[[ SELECTED EXTRACT open ]]
Dr. Fisher initiated the world’s first study to determine whether Tamoxifen could prevent breast cancer in women at high risk of developing the disease, finding that the drug did significantly reduce the risk of breast cancer in women who fell into that category, making it the first successful chemoprevention therapy for breast cancer.

Dr. Fisher established the Laboratory of Surgical Research and was a founding member and past Chairman and Scientific Director of the National Surgical Adjuvant Breast and Bowel Project, a research consortium headquartered in Pittsburgh, which has an extensive history of designing and conducting clinical trials that have changed approaches to the diagnosis, treatment, and prevention of breast cancer.

Dr. Fisher, like today’s other medal recipients, has received many honors and awards over the course of his long and distinguished career. One noteworthy example is his receipt of the Lasker Clinical Medical Research Award—which has come to be known as “America’s Nobel Prize in Medicine.” It is a privilege to add to Dr. Fisher’s impressive list of past awards by presenting him with his Chancellor’s Medal.
[[ SELECTED EXTRACT closed ]]
WHAT YOU NEED TO DO:
(1) In the passage on Dr. Fisher, which award has come to be known as "America's Nobel Prize in Medicine"?
(2) Decide whether each statement agrees with the passage on Dr. Fisher, answering yes or no and quoting the words that settle it: (a) The National Surgical Adjuvant Breast and Bowel Project is based in Pittsburgh. (b) Tamoxifen was found not to lower breast cancer risk in high-risk women. (c) Dr. Fisher established the Laboratory of Surgical Research.
[[ RECORD EXTRACTS open ]]
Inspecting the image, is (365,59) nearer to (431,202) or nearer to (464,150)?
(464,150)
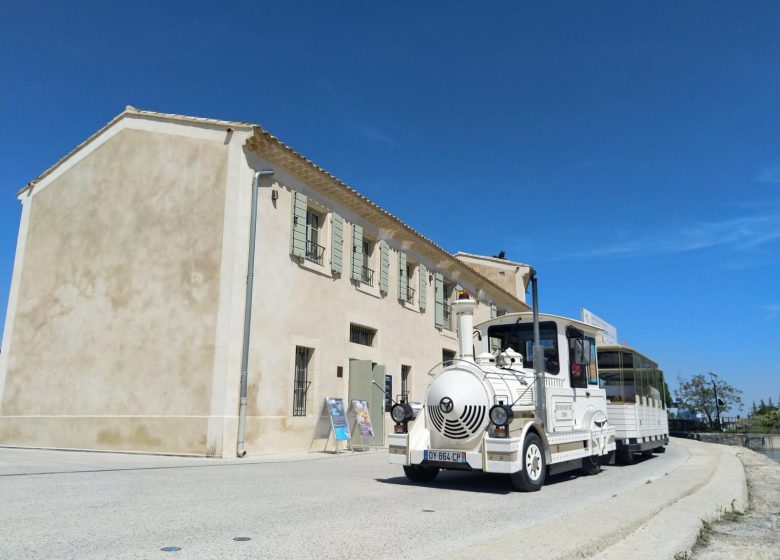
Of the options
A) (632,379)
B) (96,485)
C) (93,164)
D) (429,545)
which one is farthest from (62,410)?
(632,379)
[[ RECORD EXTRACTS closed ]]
[[ RECORD EXTRACTS open ]]
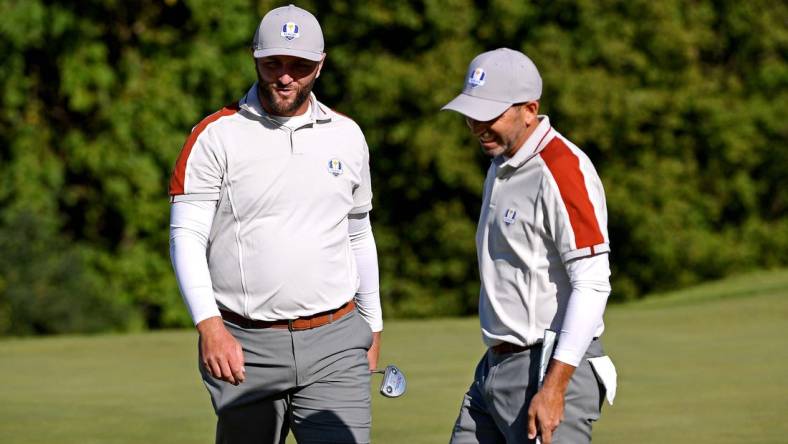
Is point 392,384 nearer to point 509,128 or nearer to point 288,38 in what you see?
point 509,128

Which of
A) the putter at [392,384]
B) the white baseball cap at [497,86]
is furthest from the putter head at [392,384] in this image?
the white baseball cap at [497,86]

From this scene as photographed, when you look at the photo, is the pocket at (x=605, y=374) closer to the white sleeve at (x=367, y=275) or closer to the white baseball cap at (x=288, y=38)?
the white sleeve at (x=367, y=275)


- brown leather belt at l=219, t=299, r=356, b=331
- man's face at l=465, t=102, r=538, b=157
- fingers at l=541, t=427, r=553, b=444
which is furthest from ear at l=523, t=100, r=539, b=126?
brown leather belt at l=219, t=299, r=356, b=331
[[ RECORD EXTRACTS closed ]]
[[ RECORD EXTRACTS open ]]
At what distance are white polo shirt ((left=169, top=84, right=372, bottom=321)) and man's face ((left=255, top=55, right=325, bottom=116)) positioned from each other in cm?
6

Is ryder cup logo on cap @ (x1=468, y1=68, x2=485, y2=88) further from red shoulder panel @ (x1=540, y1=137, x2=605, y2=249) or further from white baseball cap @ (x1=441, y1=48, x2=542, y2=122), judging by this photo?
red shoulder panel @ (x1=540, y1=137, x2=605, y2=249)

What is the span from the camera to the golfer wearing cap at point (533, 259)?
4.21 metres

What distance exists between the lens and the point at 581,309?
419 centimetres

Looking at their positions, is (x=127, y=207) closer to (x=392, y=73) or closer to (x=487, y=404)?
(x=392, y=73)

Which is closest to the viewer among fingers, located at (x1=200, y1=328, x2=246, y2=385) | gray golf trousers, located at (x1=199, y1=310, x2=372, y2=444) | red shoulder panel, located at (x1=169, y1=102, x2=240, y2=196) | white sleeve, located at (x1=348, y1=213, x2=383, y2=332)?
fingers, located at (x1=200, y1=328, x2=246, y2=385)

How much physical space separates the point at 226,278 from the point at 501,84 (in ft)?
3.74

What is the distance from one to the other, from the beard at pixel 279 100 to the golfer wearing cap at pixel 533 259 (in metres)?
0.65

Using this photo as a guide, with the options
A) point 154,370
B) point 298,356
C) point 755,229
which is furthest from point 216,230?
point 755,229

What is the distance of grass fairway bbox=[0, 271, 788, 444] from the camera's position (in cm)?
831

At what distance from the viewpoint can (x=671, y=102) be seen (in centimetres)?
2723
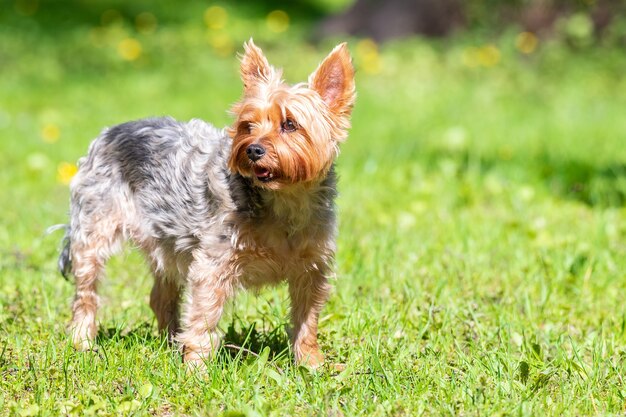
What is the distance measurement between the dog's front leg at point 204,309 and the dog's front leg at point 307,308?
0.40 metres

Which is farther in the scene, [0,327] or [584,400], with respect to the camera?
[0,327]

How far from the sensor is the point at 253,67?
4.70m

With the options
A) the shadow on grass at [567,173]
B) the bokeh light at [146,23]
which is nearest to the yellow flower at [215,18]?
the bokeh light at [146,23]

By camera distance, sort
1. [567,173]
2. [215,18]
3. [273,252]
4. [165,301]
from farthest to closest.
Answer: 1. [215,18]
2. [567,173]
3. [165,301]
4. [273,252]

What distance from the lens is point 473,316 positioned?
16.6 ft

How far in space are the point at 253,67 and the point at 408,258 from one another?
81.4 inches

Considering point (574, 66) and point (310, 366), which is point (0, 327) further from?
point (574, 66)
[[ RECORD EXTRACTS closed ]]
RESPONSES BY ITEM NUMBER:
(1) The Lasker Clinical Medical Research Award.

(2)
(a) Yes: "a research consortium headquartered in Pittsburgh"
(b) No: "the drug did significantly reduce the risk of breast cancer in women who fell into that category"
(c) Yes: "Dr. Fisher established the Laboratory of Surgical Research"